Tuesday, 10 July 2012
St. George (Westin Copley Place)
Seasonal variations of oceanic and atmospheric variables are dominant in mid- and high-latitude regions and are thought to play important roles in the mechanisms underlying the interannual and seasonal Pacific climate variability. The sea surface net heat flux is one of the key components of oceanic and atmospheric variables. In this study, to better understand the role of seasonal atmosphere-ocean interactions in the mechanism underlying the North Pacific climate variability, the seasonal correlations among the satellite-derived net heat flux (HFN) in the Kuroshio Extension region, the North Pacific index (NPI), the NINO3.4 index representing the El Nino-Southern Oscillation events and the Pacific Decadal Oscillation (PDO) index from January, 1989 to December, 2006 are examined. According to the specified criteria, 8 dominant relations with rapid responses shorter than 6 months are identified together with 6 dominant relations with slow responses longer than 12 months.

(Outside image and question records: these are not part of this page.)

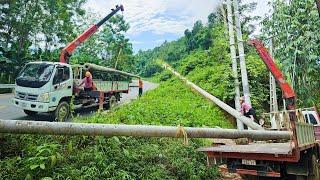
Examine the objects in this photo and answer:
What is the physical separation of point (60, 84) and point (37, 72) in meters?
0.97

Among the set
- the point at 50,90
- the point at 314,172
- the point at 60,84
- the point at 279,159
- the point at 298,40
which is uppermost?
the point at 298,40

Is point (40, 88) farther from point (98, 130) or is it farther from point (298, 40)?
point (298, 40)

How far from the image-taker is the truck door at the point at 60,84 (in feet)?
→ 42.5

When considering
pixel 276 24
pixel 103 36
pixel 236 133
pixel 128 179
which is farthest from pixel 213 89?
pixel 103 36

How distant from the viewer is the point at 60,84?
13445 mm

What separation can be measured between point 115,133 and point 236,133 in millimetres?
3013

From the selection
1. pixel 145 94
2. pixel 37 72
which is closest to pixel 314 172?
pixel 37 72

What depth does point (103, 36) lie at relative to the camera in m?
47.3

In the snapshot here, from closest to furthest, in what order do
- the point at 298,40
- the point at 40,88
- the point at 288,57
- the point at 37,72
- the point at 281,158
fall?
1. the point at 281,158
2. the point at 40,88
3. the point at 37,72
4. the point at 298,40
5. the point at 288,57

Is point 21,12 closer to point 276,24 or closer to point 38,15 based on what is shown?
point 38,15

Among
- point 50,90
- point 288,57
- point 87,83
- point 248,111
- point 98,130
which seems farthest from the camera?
point 288,57

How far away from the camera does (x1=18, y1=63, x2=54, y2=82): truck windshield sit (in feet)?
42.1

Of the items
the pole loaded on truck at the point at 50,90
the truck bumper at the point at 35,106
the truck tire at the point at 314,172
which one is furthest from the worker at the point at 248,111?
the truck bumper at the point at 35,106

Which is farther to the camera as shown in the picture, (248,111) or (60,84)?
(248,111)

The two-way relationships in the different seasons except between PDO and NINO3.4, are detected, i.e., the HFN and NPI respond to PDO and NINO3.4, respectively, but the PDO and NINO3.4 respond to HFN and NPI, respectively, in different seasons. Among the 14 relations, the February PDO response to the December NPI before 2 months has the highest correlation, the April NINO3.4 response to the December HFN before 4 months has the second highest correlation, and the September PDO response to the June NINO3.4 before 3 months has the third highest correlation. The spring NINO3.4 is found to delay the NPI by 3 years, while the fall NINO3.4 leads the NPI by 2 years. These two-way relationships with slow responses provide a new basis for the long-term prediction of ENSO events.